Sigue escribiendo el texto sobre el mar y los paseos por Rincón de la Victoria, empezando justo después de su última frase.

┌─ FRAGMENTO PARA LEER

Febrero ha traído una madrugada ventosa a estas orillas. Tiene la borrasca forma de mujer: Helena. No hay dos inviernos iguales, pero siempre es la misma sensación cuando la ventisca choca contra la ventana arrastrando con ella cientos de gotas de lluvia; pánico y desconfianza. Oigo, desde la seguridad de mi cama, caer dos tejas al suelo desde una casa cercana. Me acurruco bajo el nórdico porque la nórdica dormita a mi lado ajena a mi espanto. Me abandono a la desmedida lucha de los elementos. La mar parece tener la intención de recuperar sus zonas querenciosas. Me consuelo pensando que mañana tengo paseo campestre y que el Mediterráneo, en esta época del año, está frisado de almendros. Árboles con flor blanca o rosácea cuyos cuernos de caracol transforman nuestros campos en singulares estampas mágicas. Mañana, si Helena no decide quedarse, entre lloviznas y vientos huracanados, nadie podrá impedir que haga una escapada a los prados. Hasta entonces, la madrugada se viste con el traje infantil de las pesadillas que arrastran las corrientes marinas. Oigo unos pasos en la lejanía que se detienen a los pies de mi cama. Será la lluvia, supongo.

Los almendros se tiñen de rosa. El ambiente es fresco y límpido en las montañas que rodean la localidad. El silencio es rotundo y contumaz. El vino que saborea mi paladar es mágico. La cocina de Málaga sencillamente esconde una sensualidad en el arte de los fogones que bañan unas aguas siempre cercanas entre azules y turquesas.  Al margen de estas estampas que recojo, y como un poseo, en mi cuaderno de campo, vuelvo a la contemplación del paisaje y una idea cruza con celeridad por mi mente: “soy la nada en comparación a este mar”.

Estoy hechizado por estas aguas en cuyo fondo, cuentan los más viejos del lugar, yacen para siempre las esperanzas de los hombres del mar que perdieron la vida en sus aguas. Por eso camino, y a un palmo del mar, por los acantilados del Cantal empapados por los rayos de sol que refulgen en las aguas serenas. Para arribar aquí he pasado por los antiguos túneles del tranvía de la Costa. Máquina de hierro que vomitaba manchas de humo y hacía más ruido que un dragón. A ese trenecito le llamaban “la cochinita”. Ahora los únicos que transitan por estos lares son los caminantes que vienen a empaparse de cultura mediterránea o los corredores. Éstos últimos corren a todas horas sin que sepamos muy bien qué tipo de animal salvaje les persigue. En fin, la gente tiene derecho a elegir la forma en la que se quita la vida. Pero nos desviamos porque en esta pasarela junto al mar sobresalen unas rocas que los paisanos, también conocidos como rinconeros, llaman “la cama de los solteros”. Unas rocas cubiertas por unas coquetas sábanas de algas marinas que, dicho sea de paso, parece haber salido de la mente de un creativo de Ikea. En verdad he estado tentando varias veces en preguntar las causas por los que los naturales de este pueblo marinero bautizaron con este nombre a estas piedras. Pero reprimo mi curiosidad al recordar las pocas ganas que tienen siempre de intercambiar, no digo ya información, sino saludos con aquellos que no hemos nacido en el municipio. Y es que aunque llevo viviendo aquí más de una década, creo que no llega a la docena las ocasiones en la que no me han ignorado por la calle. Como valoro mucho el silencio, Rincón de la Victoria es el lugar perfecto para vivir.

└─
┌─ LISTADO DADO

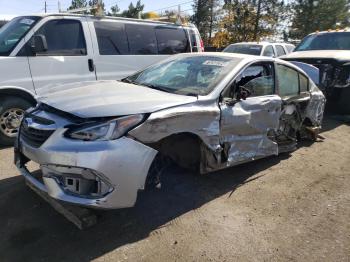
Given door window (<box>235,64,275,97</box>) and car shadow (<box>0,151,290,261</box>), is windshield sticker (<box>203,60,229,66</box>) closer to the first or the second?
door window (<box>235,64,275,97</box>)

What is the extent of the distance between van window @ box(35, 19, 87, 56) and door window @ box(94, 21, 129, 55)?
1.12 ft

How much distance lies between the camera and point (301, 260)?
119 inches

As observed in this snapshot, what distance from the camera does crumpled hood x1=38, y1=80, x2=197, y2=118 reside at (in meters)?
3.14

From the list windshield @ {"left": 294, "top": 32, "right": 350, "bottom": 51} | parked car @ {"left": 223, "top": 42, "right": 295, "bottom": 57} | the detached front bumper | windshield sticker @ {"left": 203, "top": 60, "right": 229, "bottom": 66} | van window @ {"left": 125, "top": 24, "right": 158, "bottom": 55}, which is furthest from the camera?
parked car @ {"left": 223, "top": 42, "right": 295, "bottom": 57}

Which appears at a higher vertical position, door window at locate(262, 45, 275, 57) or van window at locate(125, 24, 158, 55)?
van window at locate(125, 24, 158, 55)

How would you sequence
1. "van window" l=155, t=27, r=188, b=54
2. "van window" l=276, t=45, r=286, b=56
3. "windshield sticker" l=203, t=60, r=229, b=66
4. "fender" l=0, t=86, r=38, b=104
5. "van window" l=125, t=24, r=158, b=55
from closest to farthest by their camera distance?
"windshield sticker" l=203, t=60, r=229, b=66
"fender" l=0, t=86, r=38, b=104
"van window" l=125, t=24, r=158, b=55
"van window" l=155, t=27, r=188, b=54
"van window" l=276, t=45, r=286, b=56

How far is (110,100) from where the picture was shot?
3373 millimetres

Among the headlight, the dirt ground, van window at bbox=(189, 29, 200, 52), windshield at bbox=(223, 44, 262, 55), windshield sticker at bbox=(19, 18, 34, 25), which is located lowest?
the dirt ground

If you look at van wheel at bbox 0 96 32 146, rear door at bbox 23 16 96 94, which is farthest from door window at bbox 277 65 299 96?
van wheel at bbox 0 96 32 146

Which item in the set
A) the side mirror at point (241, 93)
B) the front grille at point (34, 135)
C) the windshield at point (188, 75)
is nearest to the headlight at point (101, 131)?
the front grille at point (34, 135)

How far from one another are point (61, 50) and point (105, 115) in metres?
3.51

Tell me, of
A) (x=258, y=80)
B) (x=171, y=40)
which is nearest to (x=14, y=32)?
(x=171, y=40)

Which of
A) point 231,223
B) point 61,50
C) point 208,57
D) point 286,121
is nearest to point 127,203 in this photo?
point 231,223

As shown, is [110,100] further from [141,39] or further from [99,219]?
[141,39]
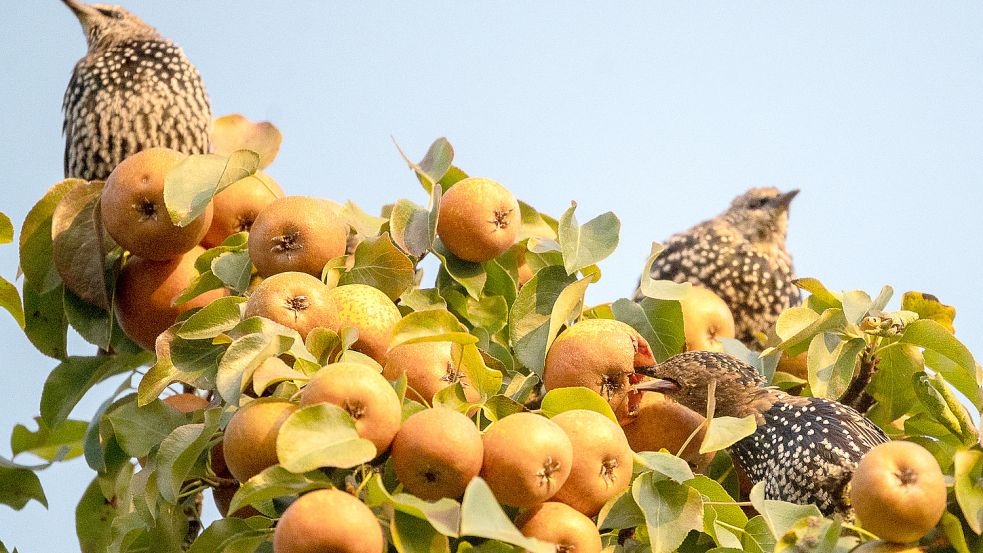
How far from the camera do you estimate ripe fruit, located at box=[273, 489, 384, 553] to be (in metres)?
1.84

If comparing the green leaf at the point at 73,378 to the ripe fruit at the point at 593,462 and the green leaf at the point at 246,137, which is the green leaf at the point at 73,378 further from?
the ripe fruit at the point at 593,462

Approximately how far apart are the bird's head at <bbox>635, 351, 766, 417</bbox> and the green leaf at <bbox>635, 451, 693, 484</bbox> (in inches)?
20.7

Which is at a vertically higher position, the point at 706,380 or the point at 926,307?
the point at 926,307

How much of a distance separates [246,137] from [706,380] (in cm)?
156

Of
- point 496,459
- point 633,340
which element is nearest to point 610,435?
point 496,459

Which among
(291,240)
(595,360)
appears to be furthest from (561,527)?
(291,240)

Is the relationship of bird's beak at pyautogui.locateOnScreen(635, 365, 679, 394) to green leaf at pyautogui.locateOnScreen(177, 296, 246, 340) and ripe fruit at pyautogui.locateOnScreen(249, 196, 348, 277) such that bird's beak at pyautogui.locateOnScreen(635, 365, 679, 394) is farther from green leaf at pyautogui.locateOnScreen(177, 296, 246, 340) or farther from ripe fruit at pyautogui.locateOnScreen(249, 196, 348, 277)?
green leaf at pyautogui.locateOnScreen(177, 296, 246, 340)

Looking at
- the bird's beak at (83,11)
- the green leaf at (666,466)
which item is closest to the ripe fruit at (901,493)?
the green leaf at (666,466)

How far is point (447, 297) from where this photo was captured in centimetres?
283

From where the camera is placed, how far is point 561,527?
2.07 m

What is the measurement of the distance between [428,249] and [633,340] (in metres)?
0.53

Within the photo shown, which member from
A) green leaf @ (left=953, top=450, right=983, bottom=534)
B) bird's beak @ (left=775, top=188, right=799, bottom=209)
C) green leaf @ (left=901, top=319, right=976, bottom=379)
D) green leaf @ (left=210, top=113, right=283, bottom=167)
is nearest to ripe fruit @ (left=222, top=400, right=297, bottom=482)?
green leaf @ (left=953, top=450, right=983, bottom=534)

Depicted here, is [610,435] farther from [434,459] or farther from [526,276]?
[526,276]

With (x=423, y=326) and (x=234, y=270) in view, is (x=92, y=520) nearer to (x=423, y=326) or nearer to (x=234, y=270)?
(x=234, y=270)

└─
┌─ LISTADO DADO

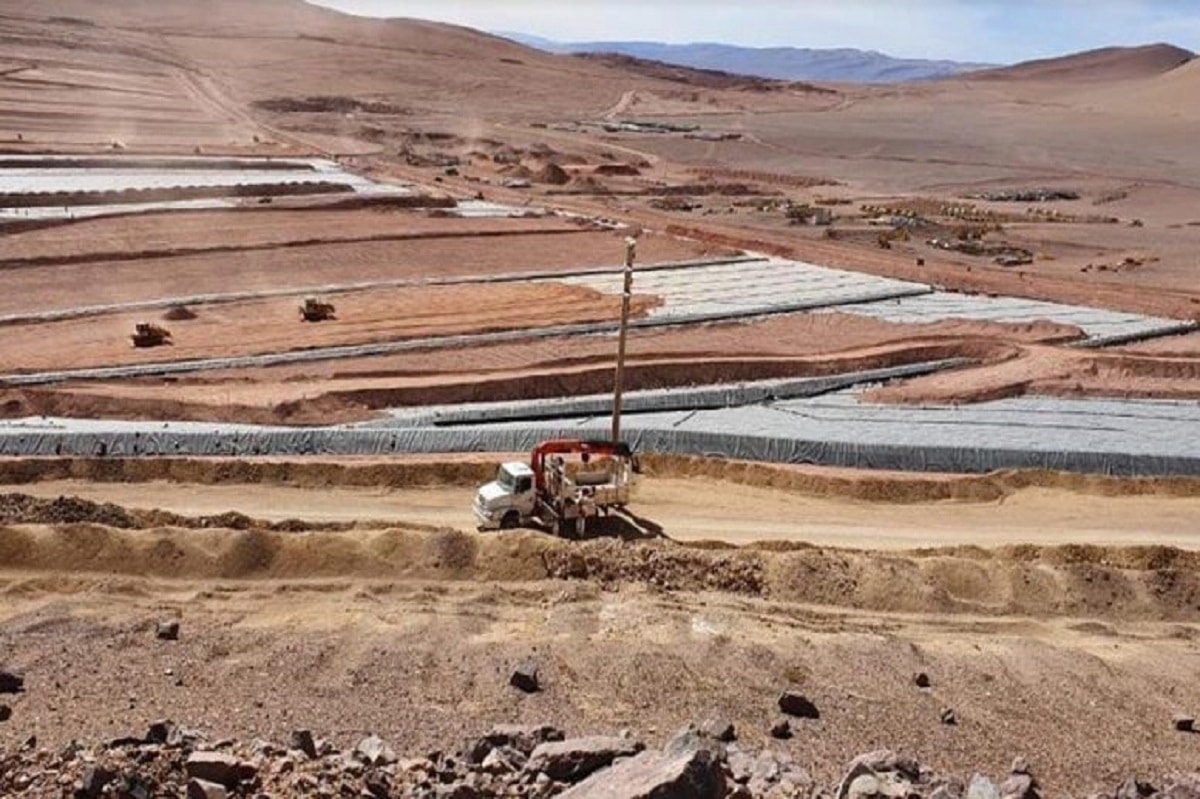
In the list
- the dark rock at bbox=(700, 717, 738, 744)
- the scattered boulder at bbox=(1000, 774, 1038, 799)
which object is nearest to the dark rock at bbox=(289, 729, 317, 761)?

└─

§ RESULTADO FINAL:
En un atardecer purpura la muchachada intenta cabalgar las olas. El sol, con su luz desmayada, ilumina tímidamente las tablas a las que se suben de un brinco. La escena encierra una metáfora de la vida porque mientras más se caen, menos tardan en levantarse. Rendirse no es una opción aquí. La operación requiere colocarse al albor de la corriente marina dando las brazadas que actúan como remos. Declina la atardecida en la Playa del Rincón de la Victoria, la más larga de la Costa del Sol con sus siete kilómetros que llegan hasta la Cala del Moral. A esta hora los lugareños y forasteros se sientan en las terrazas del extenso Paseo Marítimo, o en sus bancos, y hasta en el mirador, junto a la torre vigía de los acantilados del Cantal. Creo que al ver a estos muchachos cabalgando las olas rizadas me doy cuenta de la primera característica de mis paisanos; ir siempre a contracorriente. Prende una luz en el cielo y una jábega torna de su navegación. Entonces me asalta una duda; ¿cómo se puede vivir sin mar?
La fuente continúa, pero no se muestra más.